The warning from Nigel Green, CEO of deVere Group, one of the world’s largest independent financial advisory, asset management and fintech organisations, comes ahead of earnings reports from the likes of BlackRock, JPMorgan Chase, Wells Fargo, and Citi. 

This will be followed the week after by Tesla, Netflix, IBM, Bank of America, Goldman Sachs, Morgan Stanley, Johnson & Johnson, and United Airlines, amongst others.

The deVere Group chief executive says: “Markets are bracing for what could be the worst reporting season since the end of the pandemic. 

“In the last quarterly earnings, there was a lot of negative guidance from companies. We’re likely to see this having turned out to be correct amid the brewing of a perfect storm of several major economic headwinds.

“These include the persisting challenge of inflation, meaning central banks will need to continue with, or resume, interest rate rises to bring inflation back to target; and that developed markets will experience the lag effect of monetary policy tightening during the second half of 2023.

“As companies’ costs exceed their sales, as is currently the case for many corporates, earnings take a hit.”

He continues: “With earnings being less than stellar – with some analysts saying they could be the worst since Q2 2020 – we expect a bout of heightened market volatility as investors assess the health of corporate America.

One of the main aspects of the reports that investors will be looking for this season is guidance.
“Guidance will be critical as indicators show the economy is headed for a downturn and investors will be eager to know which companies are best-positioned to manage this.

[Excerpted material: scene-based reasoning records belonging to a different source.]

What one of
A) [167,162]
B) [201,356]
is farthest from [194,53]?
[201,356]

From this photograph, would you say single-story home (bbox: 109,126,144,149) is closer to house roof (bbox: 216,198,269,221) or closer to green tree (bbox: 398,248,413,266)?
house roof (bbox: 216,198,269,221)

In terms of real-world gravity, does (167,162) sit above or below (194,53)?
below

Guidance helps evaluate a company’s past performance in light of its future prospects.”

Nigel Green comments: “When costs are going up, investors should increasingly be looking at a company’s and a sector’s ability to maintain margin.

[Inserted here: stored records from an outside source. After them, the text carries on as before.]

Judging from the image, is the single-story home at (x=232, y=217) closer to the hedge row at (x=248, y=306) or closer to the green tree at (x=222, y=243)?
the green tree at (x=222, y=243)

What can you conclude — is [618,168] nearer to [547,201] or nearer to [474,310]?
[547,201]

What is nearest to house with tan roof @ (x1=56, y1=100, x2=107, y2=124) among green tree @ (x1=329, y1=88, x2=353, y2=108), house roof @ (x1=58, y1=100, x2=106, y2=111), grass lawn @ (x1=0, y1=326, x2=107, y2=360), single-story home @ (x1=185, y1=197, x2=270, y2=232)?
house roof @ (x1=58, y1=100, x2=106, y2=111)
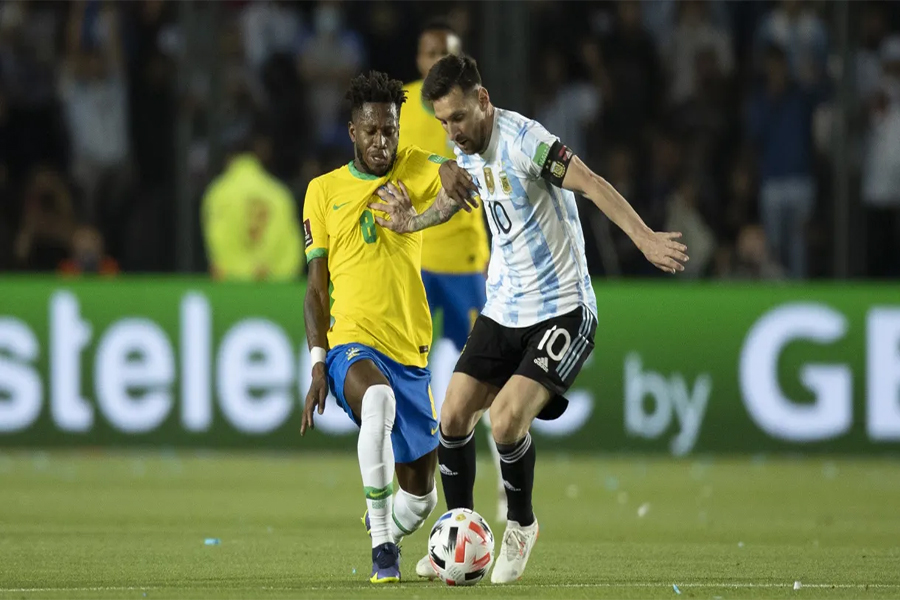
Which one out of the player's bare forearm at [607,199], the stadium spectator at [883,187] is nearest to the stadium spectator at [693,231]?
the stadium spectator at [883,187]

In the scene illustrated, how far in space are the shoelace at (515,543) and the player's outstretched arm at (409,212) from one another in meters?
1.33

“Investors should be paying close attention to margin because it can indicate how well a company is managing costs and competing in its industry. 

“It can also impact a corporation’s ability to invest in growth opportunities or pay dividends to shareholders.”

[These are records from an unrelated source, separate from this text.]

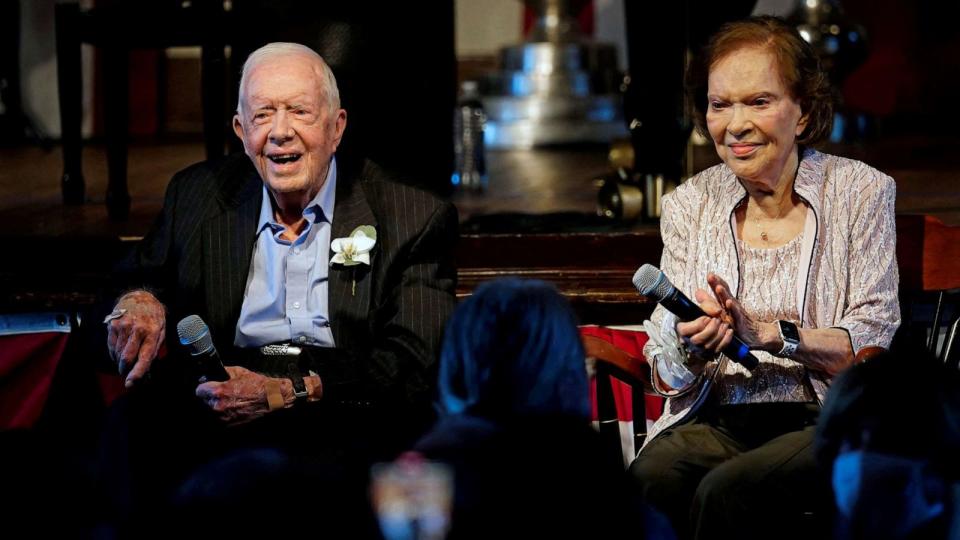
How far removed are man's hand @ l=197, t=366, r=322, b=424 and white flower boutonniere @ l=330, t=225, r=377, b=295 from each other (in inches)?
10.5

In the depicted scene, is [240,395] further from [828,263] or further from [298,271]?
[828,263]

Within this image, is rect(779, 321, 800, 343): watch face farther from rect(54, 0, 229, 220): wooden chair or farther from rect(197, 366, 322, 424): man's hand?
rect(54, 0, 229, 220): wooden chair

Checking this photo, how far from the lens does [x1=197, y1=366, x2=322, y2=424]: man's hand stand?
8.44ft

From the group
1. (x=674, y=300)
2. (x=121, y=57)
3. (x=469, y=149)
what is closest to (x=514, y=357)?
(x=674, y=300)

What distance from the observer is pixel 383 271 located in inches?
109

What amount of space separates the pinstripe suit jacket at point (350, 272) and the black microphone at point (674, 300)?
54cm

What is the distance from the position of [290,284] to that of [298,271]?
0.03 metres

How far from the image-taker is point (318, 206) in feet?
9.23

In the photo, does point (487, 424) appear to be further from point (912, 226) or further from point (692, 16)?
point (692, 16)

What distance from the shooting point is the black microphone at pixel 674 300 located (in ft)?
7.51

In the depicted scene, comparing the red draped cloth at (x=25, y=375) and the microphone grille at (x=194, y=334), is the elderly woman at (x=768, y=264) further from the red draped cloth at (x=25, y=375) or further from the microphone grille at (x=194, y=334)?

Previously, he has suggested that these include energy, healthcare, luxury goods, and agriculture. 

“We’ll look at energy because there’s already a shortage of energy in the world right now. 

“Healthcare is a robust sector as people will always need to stay healthy – this has come into focus more than ever since the pandemic. Also, despite wider market volatility, there’s strong earnings potential due to ageing populations and other demographic changes. Plus, healthcare is becoming increasingly tech-driven, which offers fresh opportunities.”

He goes on to say: “Luxury goods can maintain margin due to the inherent aspirational ‘elite and exclusive’ aspect of the sector. 

“Agriculture is another one as populations in emerging markets around the world are eating more meat. As they eat more meat, there needs to be more grain produced.”

He concludes: “The earnings reports are a critical test for the stock market rally. Investors should buckle up.”